Ingredients You'll Need

Ingredients

Before we talk swaps, let’s talk sourcing. The difference between ho-hum and heavenly is often the freshness of your spices and the sweetness of your apple. Choose firm, aromatic fruit—Honeycrisp, Pink Lady, or Braeburn—whose skins snap when you bite. For chia, look for seeds that are mottled black and white, not dull gray; gray equals age and rancidity. Cinnamon labeled “Ceylon” (true cinnamon) gives a brighter, citrusy warmth than the stronger Cassia, but either works. Finally, use pure maple syrup, not pancake syrup—its nuanced caramel notes are what make this pudding taste like dessert.

Main Cast
  • Chia Seeds (⅓ cup / 55 g): The tiny but mighty thickener. Buy in bulk and store in the freezer for up to a year.
  • Unsweetened Almond Milk (1½ cups / 360 ml): Light and neutral. Oat milk yields a creamier finish; canned coconut milk turns it into holiday-level richness.
  • Pure Maple Syrup (3 Tbsp): Adds depth without cloying. Date syrup or honey work, but honey will subtly firm the set.
  • Vanilla Extract (1 tsp): Splurge on the real stuff—imitation leaves a tinny aftertaste when cold.
  • Ground Ceylon Cinnamon (¾ tsp): Divided; part blooms with the apples, the rest infuses the pudding.
  • Pinch of Sea Salt: Balances sweetness and amplifies cinnamon.
  • Medium Apples (2): Dice one for stirring in, sauté the other for a glossy topping.
  • Lemon Juice (1 tsp): Keeps the raw apple bright; balances sautéed sweetness.
  • Optional: ½ tsp Maca Powder: Butterscotch note plus an adaptogenic boost.
For the Sautéed Cinnamon Apple Cap
  • Coconut Oil or Butter (1 tsp): Just enough to keep things glossy.
  • Coconut Sugar (2 tsp): Caramelizes faster than maple; brown sugar is fine.
  • Extra Pinch Cinnamon & Nutmeg: Nutmeg whispers “eggnog” without announcing itself.
Optional Garnish Parade
Toasted pecans, dried cranberries, pomegranate arils, a dollop of skyr, or a drizzle of almond butter all play nicely.

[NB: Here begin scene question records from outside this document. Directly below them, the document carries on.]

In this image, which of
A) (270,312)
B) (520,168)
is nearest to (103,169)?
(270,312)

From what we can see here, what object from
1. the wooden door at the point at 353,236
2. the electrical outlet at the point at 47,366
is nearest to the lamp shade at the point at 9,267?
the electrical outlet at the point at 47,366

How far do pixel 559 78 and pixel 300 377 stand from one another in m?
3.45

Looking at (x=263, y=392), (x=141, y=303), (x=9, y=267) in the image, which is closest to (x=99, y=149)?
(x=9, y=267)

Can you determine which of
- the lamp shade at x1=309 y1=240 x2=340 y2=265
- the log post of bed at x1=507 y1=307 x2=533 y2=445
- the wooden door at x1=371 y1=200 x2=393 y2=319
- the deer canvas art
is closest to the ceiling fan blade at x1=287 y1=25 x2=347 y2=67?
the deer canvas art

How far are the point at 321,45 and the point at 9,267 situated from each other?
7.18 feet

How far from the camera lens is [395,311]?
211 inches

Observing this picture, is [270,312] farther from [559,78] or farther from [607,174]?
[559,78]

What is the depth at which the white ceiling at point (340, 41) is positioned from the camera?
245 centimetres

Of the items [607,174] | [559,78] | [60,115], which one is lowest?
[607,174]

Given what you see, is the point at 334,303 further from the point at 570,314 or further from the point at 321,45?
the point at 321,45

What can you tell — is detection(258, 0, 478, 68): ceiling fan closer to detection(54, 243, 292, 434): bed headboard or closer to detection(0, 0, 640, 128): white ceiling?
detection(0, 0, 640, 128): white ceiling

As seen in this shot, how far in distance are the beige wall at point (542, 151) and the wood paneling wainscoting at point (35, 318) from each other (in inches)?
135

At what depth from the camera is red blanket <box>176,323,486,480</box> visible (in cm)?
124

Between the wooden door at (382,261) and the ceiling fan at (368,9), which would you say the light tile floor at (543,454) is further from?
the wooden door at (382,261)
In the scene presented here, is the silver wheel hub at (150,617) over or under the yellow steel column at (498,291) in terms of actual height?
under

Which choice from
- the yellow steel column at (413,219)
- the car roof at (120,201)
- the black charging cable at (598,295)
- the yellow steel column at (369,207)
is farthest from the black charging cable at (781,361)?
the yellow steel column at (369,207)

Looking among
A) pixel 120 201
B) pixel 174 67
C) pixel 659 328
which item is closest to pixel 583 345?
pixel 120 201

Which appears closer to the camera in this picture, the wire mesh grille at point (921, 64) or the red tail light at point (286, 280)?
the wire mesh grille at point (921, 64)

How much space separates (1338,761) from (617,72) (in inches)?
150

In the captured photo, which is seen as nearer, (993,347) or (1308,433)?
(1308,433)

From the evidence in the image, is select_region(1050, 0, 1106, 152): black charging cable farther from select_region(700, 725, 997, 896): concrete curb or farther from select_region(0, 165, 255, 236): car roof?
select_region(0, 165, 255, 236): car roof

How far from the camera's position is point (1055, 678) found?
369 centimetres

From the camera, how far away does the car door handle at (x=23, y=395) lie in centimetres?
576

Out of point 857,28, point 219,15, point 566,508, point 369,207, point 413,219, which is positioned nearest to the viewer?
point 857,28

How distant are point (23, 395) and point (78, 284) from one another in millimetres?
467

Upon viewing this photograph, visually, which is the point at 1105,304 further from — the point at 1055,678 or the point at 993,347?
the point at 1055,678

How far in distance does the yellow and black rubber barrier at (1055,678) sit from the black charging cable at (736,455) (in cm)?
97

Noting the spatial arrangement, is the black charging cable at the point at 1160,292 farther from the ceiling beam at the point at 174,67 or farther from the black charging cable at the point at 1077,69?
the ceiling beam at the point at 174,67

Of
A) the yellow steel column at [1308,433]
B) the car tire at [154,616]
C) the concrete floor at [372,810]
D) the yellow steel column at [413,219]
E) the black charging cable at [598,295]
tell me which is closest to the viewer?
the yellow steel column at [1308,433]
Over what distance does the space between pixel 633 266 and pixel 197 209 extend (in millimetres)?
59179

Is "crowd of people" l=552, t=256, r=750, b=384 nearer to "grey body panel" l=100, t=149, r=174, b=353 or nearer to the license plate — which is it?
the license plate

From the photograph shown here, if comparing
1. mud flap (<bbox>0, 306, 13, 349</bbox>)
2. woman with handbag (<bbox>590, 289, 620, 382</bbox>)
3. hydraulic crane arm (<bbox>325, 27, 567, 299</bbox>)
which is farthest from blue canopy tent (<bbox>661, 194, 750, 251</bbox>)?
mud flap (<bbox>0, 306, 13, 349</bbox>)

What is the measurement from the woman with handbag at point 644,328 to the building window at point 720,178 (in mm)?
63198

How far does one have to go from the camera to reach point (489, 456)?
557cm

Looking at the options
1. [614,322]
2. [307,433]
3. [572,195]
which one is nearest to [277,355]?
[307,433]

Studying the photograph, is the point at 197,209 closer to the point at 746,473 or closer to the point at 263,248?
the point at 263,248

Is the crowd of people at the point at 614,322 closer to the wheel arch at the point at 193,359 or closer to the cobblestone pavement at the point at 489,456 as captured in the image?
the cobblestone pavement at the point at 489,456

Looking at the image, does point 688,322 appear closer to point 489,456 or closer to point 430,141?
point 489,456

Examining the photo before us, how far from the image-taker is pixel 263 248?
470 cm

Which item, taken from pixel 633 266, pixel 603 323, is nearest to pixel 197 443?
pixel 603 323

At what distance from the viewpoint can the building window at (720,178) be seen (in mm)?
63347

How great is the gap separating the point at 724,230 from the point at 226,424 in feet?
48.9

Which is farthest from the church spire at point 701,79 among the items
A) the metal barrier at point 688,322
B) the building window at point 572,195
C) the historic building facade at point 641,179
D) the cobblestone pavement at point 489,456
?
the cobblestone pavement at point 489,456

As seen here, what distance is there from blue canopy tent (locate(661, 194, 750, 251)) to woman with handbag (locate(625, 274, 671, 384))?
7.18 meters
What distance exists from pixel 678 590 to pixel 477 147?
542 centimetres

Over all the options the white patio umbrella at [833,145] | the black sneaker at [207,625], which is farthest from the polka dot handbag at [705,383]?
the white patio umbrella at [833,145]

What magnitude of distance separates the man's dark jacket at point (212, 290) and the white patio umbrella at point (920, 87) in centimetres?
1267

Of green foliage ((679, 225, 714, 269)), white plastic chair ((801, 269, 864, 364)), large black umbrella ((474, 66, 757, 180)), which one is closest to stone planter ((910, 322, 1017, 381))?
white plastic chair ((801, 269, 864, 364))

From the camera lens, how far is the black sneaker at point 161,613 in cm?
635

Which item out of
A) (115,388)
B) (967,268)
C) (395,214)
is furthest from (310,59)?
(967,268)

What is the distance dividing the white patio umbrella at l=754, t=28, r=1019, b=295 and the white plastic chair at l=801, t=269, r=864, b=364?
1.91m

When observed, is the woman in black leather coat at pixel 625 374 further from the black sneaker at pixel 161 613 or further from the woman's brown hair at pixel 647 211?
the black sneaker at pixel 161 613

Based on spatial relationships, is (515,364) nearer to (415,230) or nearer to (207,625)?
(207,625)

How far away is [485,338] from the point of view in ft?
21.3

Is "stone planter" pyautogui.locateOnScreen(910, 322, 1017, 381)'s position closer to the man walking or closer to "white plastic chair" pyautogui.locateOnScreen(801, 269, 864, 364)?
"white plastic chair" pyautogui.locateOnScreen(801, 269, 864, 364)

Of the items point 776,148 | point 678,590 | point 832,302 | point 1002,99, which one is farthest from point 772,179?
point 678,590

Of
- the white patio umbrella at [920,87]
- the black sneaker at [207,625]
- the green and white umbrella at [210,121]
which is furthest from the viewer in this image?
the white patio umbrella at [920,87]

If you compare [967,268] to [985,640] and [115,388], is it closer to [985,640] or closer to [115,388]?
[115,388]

How to Make Cinnamon Apple Chia Pudding for Sweet Winter Wake-Ups

1
Whisk the Base

In a medium bowl combine almond milk, maple syrup, vanilla, ½ tsp cinnamon, maca (if using), and salt. Whisk for a full 30 seconds; you want the cinnamon fully hydrated so you don’t hit a dusty pocket in jar #3.

2
Stir in Chia & Raw Apple

Sprinkle chia seeds evenly across the surface, then whisk continuously for 45 seconds. This prevents clumping—your future self will thank you. Fold in one diced apple and the lemon juice. Mixture will look soupy; that’s perfect.

3
Portion & Chill

Ladle into three 8-oz jars or glasses. Tap each on the counter to pop hidden air bubbles. Cover and refrigerate at least 4 hours, ideally overnight. The seeds will plump and the pudding will thicken to a loose yogurt consistency.

4
Sauté the Topper

When ready to serve, melt coconut oil in a small skillet over medium. Add remaining diced apple, coconut sugar, ¼ tsp cinnamon, and nutmeg. Sauté 3–4 min until edges caramelize and the kitchen smells like cider donuts. Deglaze with a teaspoon of water for steamy softness.

5
Assemble & Serve

Stir each pudding—if it feels too thick, loosen with a splash of milk. Spoon warm apples over the top, letting the juices marble in. Finish with your chosen garnish and serve immediately, or cap and take to-go.

Expert Tips

Temperature Matters

Cold almond milk slows hydration; room-temp milk shaves 30 min off set time.

Clump Patrol

If you spot white specks after chilling, whisk vigorously; seeds release more gel and smooth things out.

Color Keep

Toss raw apple in vitamin-C powder or citrus to stay snowy for 48 hours.

Winter Spice Swap

Sub ½ tsp ground cardamom + ¼ tsp cloves for Scandinavian vibes.

Sweeter Tooth?

Add 1 mashed ripe banana to the base for natural sweetness plus potassium.

Smooth vs. Textured

Blend the finished pudding 10 sec for a silky, tapioca-free version kids love.

Variations to Try

  • Pear Ginger: Swap apples for ripe Bartlett pears and add ½ tsp grated fresh ginger to the sauté.
  • Chocolate Orange: Whisk 1 Tbsp cocoa powder and ½ tsp orange zest into the base; top with candied orange peel.
  • Pumpkin Spice: Replace half the milk with canned pumpkin; increase cinnamon to 1 tsp and add ¼ tsp each nutmeg & ginger.
  • Berry Pomegranate: Skip apples; fold ½ cup frozen blueberries into the pudding and top with pomegranate molasses drizzle.
  • Coffee Cardamom: Sub cold brew for ½ cup of the milk; add ¼ tsp ground cardamom and top with espresso-soaked raisins.

Storage Tips

Chia pudding keeps 5 days refrigerated, tightly covered. Store sautéed apples separately for up to 3 days and reheat briefly before serving. Both components freeze surprisingly well: freeze pudding in silicone muffin cups, then transfer to a bag for up to 2 months; thaw overnight in the fridge. Apples can be frozen in a single layer and warmed in a skillet. If meal-prepping for grab-and-go breakfasts, layer apples on the bottom of the jar, top with pudding; invert onto a bowl when ready to eat for a built-in warm-cold contrast.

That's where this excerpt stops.